Line Size Shape Position Density Texture
Line: The line of a hairstyle, floral centerpiece, or the composition within a photograph has a direction either horizontally or vertically. Horizontal lines broaden and shorten with the eye following the width. Vertical lines slim and elongate. The line can be dramatic and sophisticated or soft and romantic.
*I remember a very slender and petite bride who was wearing a slim fitted narrow gown. Perfect for her because it made her look taller. But the gown shop suggested a wreath of flowers. Just as the eye was drawn up, the wreath cut off the illusion of height. The horizontal line of the wreath cancelled out any help the vertical gown accomplished in making her seem taller. It took some convincing and a visual demonstration but I got her to change her headpiece.
The line of the dress should match the hair. A long slim fitted wedding gown is complemented with a narrow bob tucked behind the ears or a bunch of curls piled high on the head. The line of a traditional full-skirt wedding gown is horizontal. This style is complemented by a softer romantic and wider hairstyle, perfect with a wreath headpiece.
Staying within these design parameters is a general guideline for most brides. However, a bride with flair for the dramatic and a strong personality can certainly carry off a total look that does not “match”. A slim fitted gown with sexy wild hair may be your flavor.
Size: The finished size of a hairstyle and veil depends on a few factors: How much hair you have, how tall, petite or full figured you are plus the overall line, size, detail, and fullness/length of dress. As an example, apply this size “element” to the flowers. The size and volume of a bouquet should not overpower a petite bride or table setting.
If you choose to wear a slim suit for a daytime wedding it would be important to keep your hairstyle compact and simple. If a full skirt or bustled wedding gown is your style, then go for a larger headpiece and hairstyle. Again, try to match the overall size of dress to you, and size and line of hairstyle to balance.
*I had a bride who was petite but wore a traditional full gown with a chapel length veil. (I lot of dress for a little woman) She also requested that her veil trail longer than the gown! I created a smaller Updo and made her a smaller headpiece to be worn toward the back of the head. I gave her the length she wanted for the veil but it was not gathered too full. It allowed the horizontal line to flow but worked with her proportions. Sometimes too much veiling on top of a petite bride can make her look top heavy.
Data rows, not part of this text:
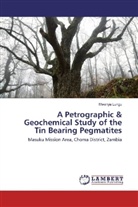 Mwenya Lungu - A Petrographic & Geochemical Study of the Tin Bearing Pegmatites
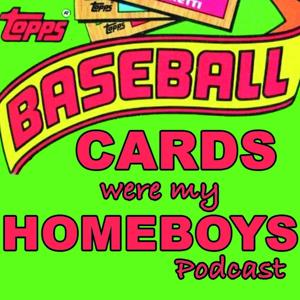 TOPPS Baseball Cards Were My Homeboys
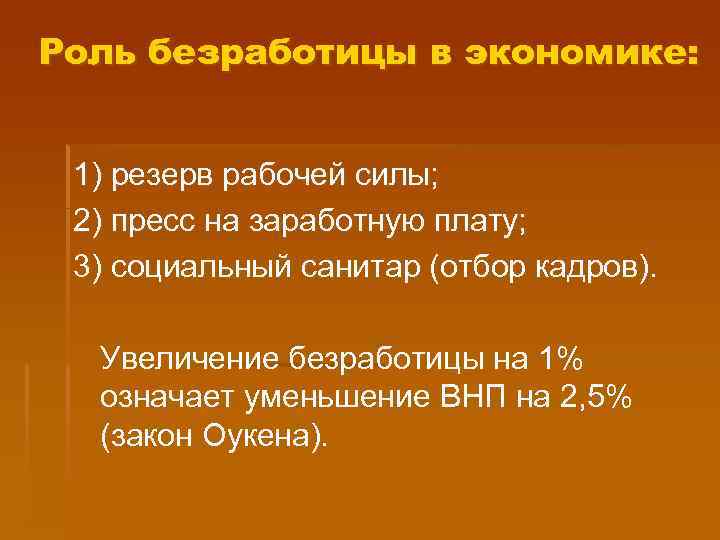 Роль безработицы в экономике: 1) резерв рабочей силы; 2) пресс на заработную плату; 3)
Shape: The shape of the finished Updo or hairstyle needs to complement the shape of your face as well as the proportions of you in your dress. The shape is the outer line a hairstyle makes. Visualize a wide bob haircut making the outer shape of a triangle. A shag or layered cut has the outer shape of a rectangle. A wedge hairstyle has the shape of a diamond.
Some shapes are reminiscent of periods like the teased crown and flip of the sixties. The feathered back hair of the seventies complemented bell-bottom pants. The narrow shape and closeness to the head of the roaring twenties hair was a visual match to the bound breasts and slim body hugging clothes worn at that time. The next time you see a picture of a Victorian lady in her bustled gown notice that her hair is bustled up in the back as well.
*I had a bride request an Audrey Heparin “look” to her Updo, complete with the chic little bangs. I incorporated her mother’s headpiece from the early sixties into the style and she wore a slim sheath. This created the very slim, vertical “retro” look she wanted.
Position: A hairstyle may be positioned at the top of the head, the middle or at the nape of the neck. A small wedding hat, a comb of flowers, or a headpiece can be used to balance your hairstyle’s position.
*I had an older bride who wanted a fun sexy look for her second wedding. She had a profile style headpiece which is the kind that sits along the side of the face. I had to make sure the hairstyle balanced the position of her veil.
If you choose to wear a traditional one-piece veil make sure you tell the stylist if you’re going to remove it after the ceremony. Ask the stylist to stick some wedding hair jewelry or flowers in your hairstyle so when the veil comes off your hairdo is not bare!